Task statement: An exact repetition of the listing is required.

##### Information #####

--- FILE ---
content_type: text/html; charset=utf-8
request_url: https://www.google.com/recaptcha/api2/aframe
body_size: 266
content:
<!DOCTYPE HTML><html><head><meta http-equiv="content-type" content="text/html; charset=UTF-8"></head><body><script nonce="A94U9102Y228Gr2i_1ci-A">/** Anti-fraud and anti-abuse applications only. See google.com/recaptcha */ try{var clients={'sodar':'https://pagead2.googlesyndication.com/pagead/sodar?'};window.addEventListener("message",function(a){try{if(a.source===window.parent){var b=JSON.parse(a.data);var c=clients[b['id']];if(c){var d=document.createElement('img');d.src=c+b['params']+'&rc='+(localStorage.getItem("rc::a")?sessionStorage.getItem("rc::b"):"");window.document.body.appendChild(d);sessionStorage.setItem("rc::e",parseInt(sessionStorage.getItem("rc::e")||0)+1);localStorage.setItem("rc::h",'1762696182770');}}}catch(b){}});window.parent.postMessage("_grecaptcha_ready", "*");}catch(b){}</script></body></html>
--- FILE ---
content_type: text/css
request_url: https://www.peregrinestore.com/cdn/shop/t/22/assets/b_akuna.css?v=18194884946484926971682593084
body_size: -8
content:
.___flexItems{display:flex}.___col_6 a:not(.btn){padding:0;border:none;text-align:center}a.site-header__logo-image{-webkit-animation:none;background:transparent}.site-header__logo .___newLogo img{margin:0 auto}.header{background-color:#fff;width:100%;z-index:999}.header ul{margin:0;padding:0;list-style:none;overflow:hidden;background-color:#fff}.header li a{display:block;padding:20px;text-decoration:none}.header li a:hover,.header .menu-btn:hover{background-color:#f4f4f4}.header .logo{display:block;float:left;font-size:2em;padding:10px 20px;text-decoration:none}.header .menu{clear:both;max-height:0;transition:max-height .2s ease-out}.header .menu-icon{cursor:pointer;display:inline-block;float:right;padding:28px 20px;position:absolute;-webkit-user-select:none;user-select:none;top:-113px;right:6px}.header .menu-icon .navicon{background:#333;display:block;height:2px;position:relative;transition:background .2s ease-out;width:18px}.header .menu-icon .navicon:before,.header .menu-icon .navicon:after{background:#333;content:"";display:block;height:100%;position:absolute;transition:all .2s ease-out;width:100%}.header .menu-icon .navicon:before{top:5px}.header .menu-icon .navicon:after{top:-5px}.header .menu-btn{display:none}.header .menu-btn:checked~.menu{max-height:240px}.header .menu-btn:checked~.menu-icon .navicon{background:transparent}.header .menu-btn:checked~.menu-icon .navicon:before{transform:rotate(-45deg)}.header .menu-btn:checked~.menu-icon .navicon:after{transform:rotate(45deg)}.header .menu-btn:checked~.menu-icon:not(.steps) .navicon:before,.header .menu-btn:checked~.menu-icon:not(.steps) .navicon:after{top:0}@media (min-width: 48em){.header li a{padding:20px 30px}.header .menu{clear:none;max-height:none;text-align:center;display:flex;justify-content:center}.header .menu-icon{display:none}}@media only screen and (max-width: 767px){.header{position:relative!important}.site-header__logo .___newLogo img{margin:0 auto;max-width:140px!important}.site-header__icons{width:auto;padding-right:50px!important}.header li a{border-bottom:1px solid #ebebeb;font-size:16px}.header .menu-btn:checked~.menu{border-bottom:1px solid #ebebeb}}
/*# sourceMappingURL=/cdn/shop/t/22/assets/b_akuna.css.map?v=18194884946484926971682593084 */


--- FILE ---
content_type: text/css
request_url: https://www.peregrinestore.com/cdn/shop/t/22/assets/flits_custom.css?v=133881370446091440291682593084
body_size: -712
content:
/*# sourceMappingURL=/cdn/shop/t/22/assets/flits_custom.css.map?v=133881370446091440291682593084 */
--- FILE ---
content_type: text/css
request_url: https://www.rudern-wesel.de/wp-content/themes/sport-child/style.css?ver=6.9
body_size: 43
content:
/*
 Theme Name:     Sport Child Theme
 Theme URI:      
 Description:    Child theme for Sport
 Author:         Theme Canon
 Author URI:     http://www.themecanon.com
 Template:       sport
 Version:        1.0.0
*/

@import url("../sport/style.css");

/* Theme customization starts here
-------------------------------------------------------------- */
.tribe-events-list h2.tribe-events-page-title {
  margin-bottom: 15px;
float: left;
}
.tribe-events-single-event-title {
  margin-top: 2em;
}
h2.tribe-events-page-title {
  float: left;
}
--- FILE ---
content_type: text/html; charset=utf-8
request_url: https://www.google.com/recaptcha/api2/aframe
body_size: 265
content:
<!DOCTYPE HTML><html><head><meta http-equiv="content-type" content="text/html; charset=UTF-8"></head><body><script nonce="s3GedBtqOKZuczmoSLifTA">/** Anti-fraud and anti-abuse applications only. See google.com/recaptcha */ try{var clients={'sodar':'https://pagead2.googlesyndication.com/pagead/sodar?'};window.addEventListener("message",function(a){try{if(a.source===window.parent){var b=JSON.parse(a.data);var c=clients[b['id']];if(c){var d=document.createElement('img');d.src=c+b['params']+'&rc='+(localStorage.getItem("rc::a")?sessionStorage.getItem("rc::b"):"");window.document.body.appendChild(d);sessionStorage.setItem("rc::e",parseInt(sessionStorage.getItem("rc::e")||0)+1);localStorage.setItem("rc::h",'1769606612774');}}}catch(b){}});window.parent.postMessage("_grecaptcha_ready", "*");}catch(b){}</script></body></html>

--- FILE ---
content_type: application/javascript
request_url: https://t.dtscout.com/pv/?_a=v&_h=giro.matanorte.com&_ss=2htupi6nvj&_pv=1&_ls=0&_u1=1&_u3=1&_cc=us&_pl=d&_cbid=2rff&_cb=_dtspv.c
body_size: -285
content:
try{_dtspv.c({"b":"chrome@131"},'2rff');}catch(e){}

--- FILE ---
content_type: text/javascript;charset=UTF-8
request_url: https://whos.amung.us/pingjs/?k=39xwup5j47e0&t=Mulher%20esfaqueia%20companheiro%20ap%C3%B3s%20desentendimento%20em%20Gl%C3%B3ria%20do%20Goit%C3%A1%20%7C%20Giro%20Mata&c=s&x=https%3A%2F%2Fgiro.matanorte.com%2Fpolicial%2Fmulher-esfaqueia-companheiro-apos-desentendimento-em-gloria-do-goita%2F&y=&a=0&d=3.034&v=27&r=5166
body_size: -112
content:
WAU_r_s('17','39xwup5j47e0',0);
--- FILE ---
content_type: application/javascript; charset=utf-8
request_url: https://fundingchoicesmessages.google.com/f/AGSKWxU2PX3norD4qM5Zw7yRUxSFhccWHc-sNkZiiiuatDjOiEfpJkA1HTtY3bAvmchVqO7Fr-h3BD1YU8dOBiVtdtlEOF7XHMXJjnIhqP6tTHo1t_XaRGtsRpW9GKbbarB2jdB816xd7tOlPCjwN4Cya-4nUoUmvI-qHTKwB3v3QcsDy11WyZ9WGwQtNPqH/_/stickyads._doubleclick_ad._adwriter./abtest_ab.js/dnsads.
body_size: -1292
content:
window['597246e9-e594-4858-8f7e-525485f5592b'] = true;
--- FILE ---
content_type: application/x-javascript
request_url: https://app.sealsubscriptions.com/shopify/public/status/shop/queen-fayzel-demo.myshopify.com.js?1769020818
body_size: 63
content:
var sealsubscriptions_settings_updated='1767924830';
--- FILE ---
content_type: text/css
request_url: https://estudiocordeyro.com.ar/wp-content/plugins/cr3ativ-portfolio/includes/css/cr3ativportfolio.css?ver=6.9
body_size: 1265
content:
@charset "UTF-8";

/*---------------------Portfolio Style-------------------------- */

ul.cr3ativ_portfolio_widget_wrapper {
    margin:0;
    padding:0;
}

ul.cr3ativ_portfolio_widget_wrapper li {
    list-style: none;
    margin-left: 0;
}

#####

Final answer:
--- FILE ---
content_type: text/html; charset=utf-8
request_url: https://www.google.com/recaptcha/api2/aframe
body_size: 266
content:
<!DOCTYPE HTML><html><head><meta http-equiv="content-type" content="text/html; charset=UTF-8"></head><body><script nonce="A94U9102Y228Gr2i_1ci-A">/** Anti-fraud and anti-abuse applications only. See google.com/recaptcha */ try{var clients={'sodar':'https://pagead2.googlesyndication.com/pagead/sodar?'};window.addEventListener("message",function(a){try{if(a.source===window.parent){var b=JSON.parse(a.data);var c=clients[b['id']];if(c){var d=document.createElement('img');d.src=c+b['params']+'&rc='+(localStorage.getItem("rc::a")?sessionStorage.getItem("rc::b"):"");window.document.body.appendChild(d);sessionStorage.setItem("rc::e",parseInt(sessionStorage.getItem("rc::e")||0)+1);localStorage.setItem("rc::h",'1762696182770');}}}catch(b){}});window.parent.postMessage("_grecaptcha_ready", "*");}catch(b){}</script></body></html>
--- FILE ---
content_type: text/css
request_url: https://www.peregrinestore.com/cdn/shop/t/22/assets/b_akuna.css?v=18194884946484926971682593084
body_size: -8
content:
.___flexItems{display:flex}.___col_6 a:not(.btn){padding:0;border:none;text-align:center}a.site-header__logo-image{-webkit-animation:none;background:transparent}.site-header__logo .___newLogo img{margin:0 auto}.header{background-color:#fff;width:100%;z-index:999}.header ul{margin:0;padding:0;list-style:none;overflow:hidden;background-color:#fff}.header li a{display:block;padding:20px;text-decoration:none}.header li a:hover,.header .menu-btn:hover{background-color:#f4f4f4}.header .logo{display:block;float:left;font-size:2em;padding:10px 20px;text-decoration:none}.header .menu{clear:both;max-height:0;transition:max-height .2s ease-out}.header .menu-icon{cursor:pointer;display:inline-block;float:right;padding:28px 20px;position:absolute;-webkit-user-select:none;user-select:none;top:-113px;right:6px}.header .menu-icon .navicon{background:#333;display:block;height:2px;position:relative;transition:background .2s ease-out;width:18px}.header .menu-icon .navicon:before,.header .menu-icon .navicon:after{background:#333;content:"";display:block;height:100%;position:absolute;transition:all .2s ease-out;width:100%}.header .menu-icon .navicon:before{top:5px}.header .menu-icon .navicon:after{top:-5px}.header .menu-btn{display:none}.header .menu-btn:checked~.menu{max-height:240px}.header .menu-btn:checked~.menu-icon .navicon{background:transparent}.header .menu-btn:checked~.menu-icon .navicon:before{transform:rotate(-45deg)}.header .menu-btn:checked~.menu-icon .navicon:after{transform:rotate(45deg)}.header .menu-btn:checked~.menu-icon:not(.steps) .navicon:before,.header .menu-btn:checked~.menu-icon:not(.steps) .navicon:after{top:0}@media (min-width: 48em){.header li a{padding:20px 30px}.header .menu{clear:none;max-height:none;text-align:center;display:flex;justify-content:center}.header .menu-icon{display:none}}@media only screen and (max-width: 767px){.header{position:relative!important}.site-header__logo .___newLogo img{margin:0 auto;max-width:140px!important}.site-header__icons{width:auto;padding-right:50px!important}.header li a{border-bottom:1px solid #ebebeb;font-size:16px}.header .menu-btn:checked~.menu{border-bottom:1px solid #ebebeb}}
/*# sourceMappingURL=/cdn/shop/t/22/assets/b_akuna.css.map?v=18194884946484926971682593084 */


--- FILE ---
content_type: text/css
request_url: https://www.peregrinestore.com/cdn/shop/t/22/assets/flits_custom.css?v=133881370446091440291682593084
body_size: -712
content:
/*# sourceMappingURL=/cdn/shop/t/22/assets/flits_custom.css.map?v=133881370446091440291682593084 */
--- FILE ---
content_type: text/css
request_url: https://www.rudern-wesel.de/wp-content/themes/sport-child/style.css?ver=6.9
body_size: 43
content:
/*
 Theme Name:     Sport Child Theme
 Theme URI:      
 Description:    Child theme for Sport
 Author:         Theme Canon
 Author URI:     http://www.themecanon.com
 Template:       sport
 Version:        1.0.0
*/

@import url("../sport/style.css");

/* Theme customization starts here
-------------------------------------------------------------- */
.tribe-events-list h2.tribe-events-page-title {
  margin-bottom: 15px;
float: left;
}
.tribe-events-single-event-title {
  margin-top: 2em;
}
h2.tribe-events-page-title {
  float: left;
}
--- FILE ---
content_type: text/html; charset=utf-8
request_url: https://www.google.com/recaptcha/api2/aframe
body_size: 265
content:
<!DOCTYPE HTML><html><head><meta http-equiv="content-type" content="text/html; charset=UTF-8"></head><body><script nonce="s3GedBtqOKZuczmoSLifTA">/** Anti-fraud and anti-abuse applications only. See google.com/recaptcha */ try{var clients={'sodar':'https://pagead2.googlesyndication.com/pagead/sodar?'};window.addEventListener("message",function(a){try{if(a.source===window.parent){var b=JSON.parse(a.data);var c=clients[b['id']];if(c){var d=document.createElement('img');d.src=c+b['params']+'&rc='+(localStorage.getItem("rc::a")?sessionStorage.getItem("rc::b"):"");window.document.body.appendChild(d);sessionStorage.setItem("rc::e",parseInt(sessionStorage.getItem("rc::e")||0)+1);localStorage.setItem("rc::h",'1769606612774');}}}catch(b){}});window.parent.postMessage("_grecaptcha_ready", "*");}catch(b){}</script></body></html>

--- FILE ---
content_type: application/javascript
request_url: https://t.dtscout.com/pv/?_a=v&_h=giro.matanorte.com&_ss=2htupi6nvj&_pv=1&_ls=0&_u1=1&_u3=1&_cc=us&_pl=d&_cbid=2rff&_cb=_dtspv.c
body_size: -285
content:
try{_dtspv.c({"b":"chrome@131"},'2rff');}catch(e){}

--- FILE ---
content_type: text/javascript;charset=UTF-8
request_url: https://whos.amung.us/pingjs/?k=39xwup5j47e0&t=Mulher%20esfaqueia%20companheiro%20ap%C3%B3s%20desentendimento%20em%20Gl%C3%B3ria%20do%20Goit%C3%A1%20%7C%20Giro%20Mata&c=s&x=https%3A%2F%2Fgiro.matanorte.com%2Fpolicial%2Fmulher-esfaqueia-companheiro-apos-desentendimento-em-gloria-do-goita%2F&y=&a=0&d=3.034&v=27&r=5166
body_size: -112
content:
WAU_r_s('17','39xwup5j47e0',0);
--- FILE ---
content_type: application/javascript; charset=utf-8
request_url: https://fundingchoicesmessages.google.com/f/AGSKWxU2PX3norD4qM5Zw7yRUxSFhccWHc-sNkZiiiuatDjOiEfpJkA1HTtY3bAvmchVqO7Fr-h3BD1YU8dOBiVtdtlEOF7XHMXJjnIhqP6tTHo1t_XaRGtsRpW9GKbbarB2jdB816xd7tOlPCjwN4Cya-4nUoUmvI-qHTKwB3v3QcsDy11WyZ9WGwQtNPqH/_/stickyads._doubleclick_ad._adwriter./abtest_ab.js/dnsads.
body_size: -1292
content:
window['597246e9-e594-4858-8f7e-525485f5592b'] = true;
--- FILE ---
content_type: application/x-javascript
request_url: https://app.sealsubscriptions.com/shopify/public/status/shop/queen-fayzel-demo.myshopify.com.js?1769020818
body_size: 63
content:
var sealsubscriptions_settings_updated='1767924830';
--- FILE ---
content_type: text/css
request_url: https://estudiocordeyro.com.ar/wp-content/plugins/cr3ativ-portfolio/includes/css/cr3ativportfolio.css?ver=6.9
body_size: 1265
content:
@charset "UTF-8";

/*---------------------Portfolio Style-------------------------- */

ul.cr3ativ_portfolio_widget_wrapper {
    margin:0;
    padding:0;
}

ul.cr3ativ_portfolio_widget_wrapper li {
    list-style: none;
    margin-left: 0;
}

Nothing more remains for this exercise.